[Exercise materials — start]
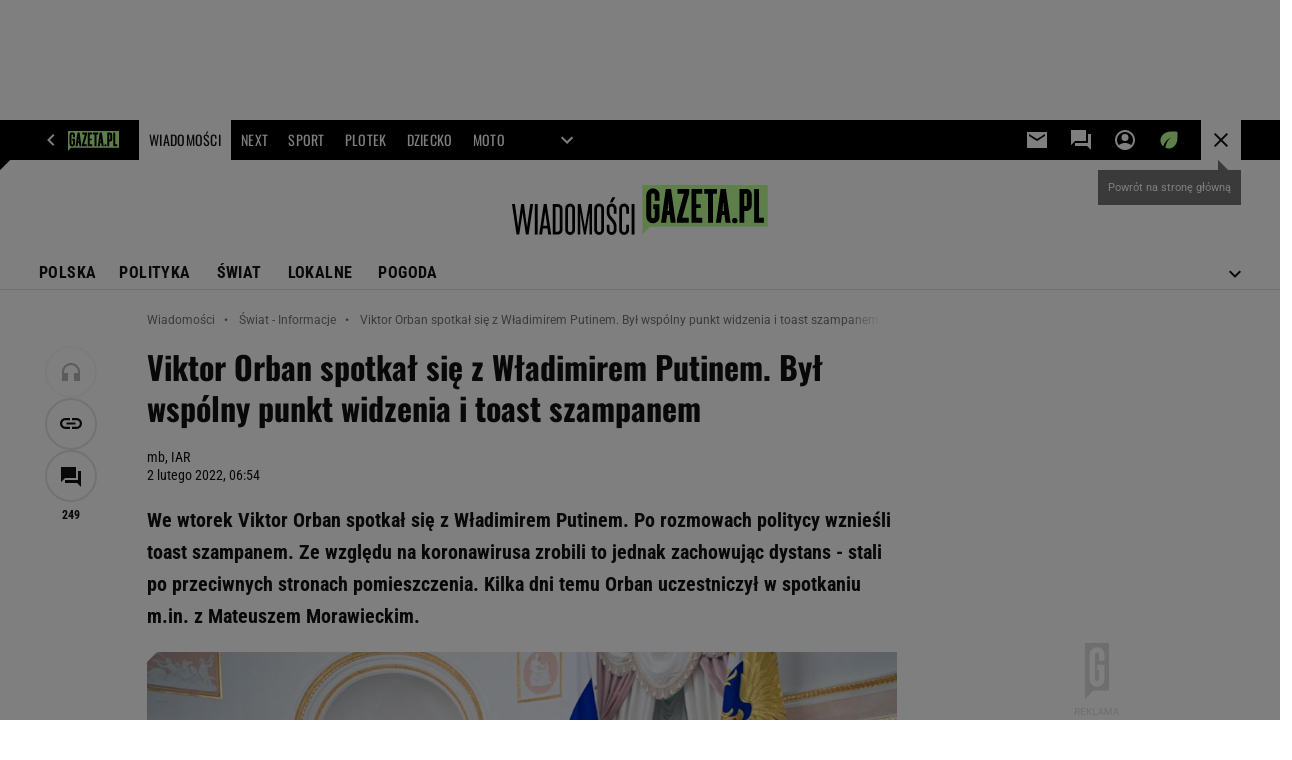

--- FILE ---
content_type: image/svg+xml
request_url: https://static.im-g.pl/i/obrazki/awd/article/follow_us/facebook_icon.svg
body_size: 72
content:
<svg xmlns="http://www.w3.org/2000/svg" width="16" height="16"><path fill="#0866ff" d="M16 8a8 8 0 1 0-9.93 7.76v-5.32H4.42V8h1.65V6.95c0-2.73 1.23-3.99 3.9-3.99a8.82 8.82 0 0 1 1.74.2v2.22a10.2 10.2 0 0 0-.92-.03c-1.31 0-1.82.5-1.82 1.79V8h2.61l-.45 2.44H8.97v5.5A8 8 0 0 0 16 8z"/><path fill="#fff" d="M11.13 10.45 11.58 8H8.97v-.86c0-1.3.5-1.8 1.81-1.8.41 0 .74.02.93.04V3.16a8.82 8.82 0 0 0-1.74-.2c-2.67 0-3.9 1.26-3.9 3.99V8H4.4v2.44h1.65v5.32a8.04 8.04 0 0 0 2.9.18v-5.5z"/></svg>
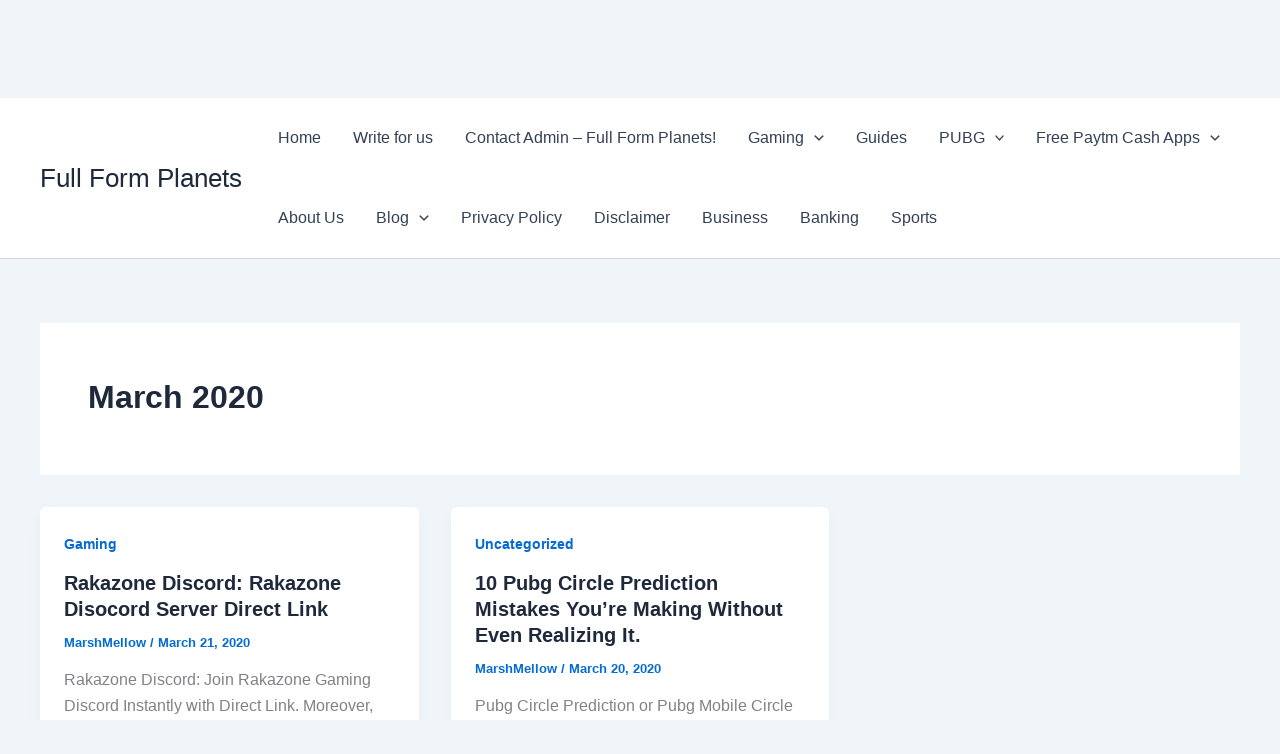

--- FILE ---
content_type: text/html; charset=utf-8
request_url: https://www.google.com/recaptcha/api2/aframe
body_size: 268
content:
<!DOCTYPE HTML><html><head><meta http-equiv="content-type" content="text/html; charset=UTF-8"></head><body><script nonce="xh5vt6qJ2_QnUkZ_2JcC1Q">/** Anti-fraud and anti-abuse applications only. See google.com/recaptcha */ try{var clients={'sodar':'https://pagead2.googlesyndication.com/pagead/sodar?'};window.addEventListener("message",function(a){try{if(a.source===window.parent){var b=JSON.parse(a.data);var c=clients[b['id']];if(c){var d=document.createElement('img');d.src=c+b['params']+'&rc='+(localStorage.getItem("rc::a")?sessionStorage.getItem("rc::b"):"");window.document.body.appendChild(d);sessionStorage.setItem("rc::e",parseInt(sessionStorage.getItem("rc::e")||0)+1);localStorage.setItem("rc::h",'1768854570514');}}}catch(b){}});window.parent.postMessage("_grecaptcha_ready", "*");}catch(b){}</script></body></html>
[Exercise materials — finish]
Work request:
Write the entries above out again exactly, but not the pictures.

Your solution:
--- FILE ---
content_type: image/svg+xml
request_url: https://static.im-g.pl/i/obrazki/awd/article/follow_us/facebook_icon.svg
body_size: 72
content:
<svg xmlns="http://www.w3.org/2000/svg" width="16" height="16"><path fill="#0866ff" d="M16 8a8 8 0 1 0-9.93 7.76v-5.32H4.42V8h1.65V6.95c0-2.73 1.23-3.99 3.9-3.99a8.82 8.82 0 0 1 1.74.2v2.22a10.2 10.2 0 0 0-.92-.03c-1.31 0-1.82.5-1.82 1.79V8h2.61l-.45 2.44H8.97v5.5A8 8 0 0 0 16 8z"/><path fill="#fff" d="M11.13 10.45 11.58 8H8.97v-.86c0-1.3.5-1.8 1.81-1.8.41 0 .74.02.93.04V3.16a8.82 8.82 0 0 0-1.74-.2c-2.67 0-3.9 1.26-3.9 3.99V8H4.4v2.44h1.65v5.32a8.04 8.04 0 0 0 2.9.18v-5.5z"/></svg>

--- FILE ---
content_type: text/html; charset=utf-8
request_url: https://www.google.com/recaptcha/api2/aframe
body_size: 268
content:
<!DOCTYPE HTML><html><head><meta http-equiv="content-type" content="text/html; charset=UTF-8"></head><body><script nonce="xh5vt6qJ2_QnUkZ_2JcC1Q">/** Anti-fraud and anti-abuse applications only. See google.com/recaptcha */ try{var clients={'sodar':'https://pagead2.googlesyndication.com/pagead/sodar?'};window.addEventListener("message",function(a){try{if(a.source===window.parent){var b=JSON.parse(a.data);var c=clients[b['id']];if(c){var d=document.createElement('img');d.src=c+b['params']+'&rc='+(localStorage.getItem("rc::a")?sessionStorage.getItem("rc::b"):"");window.document.body.appendChild(d);sessionStorage.setItem("rc::e",parseInt(sessionStorage.getItem("rc::e")||0)+1);localStorage.setItem("rc::h",'1768854570514');}}}catch(b){}});window.parent.postMessage("_grecaptcha_ready", "*");}catch(b){}</script></body></html>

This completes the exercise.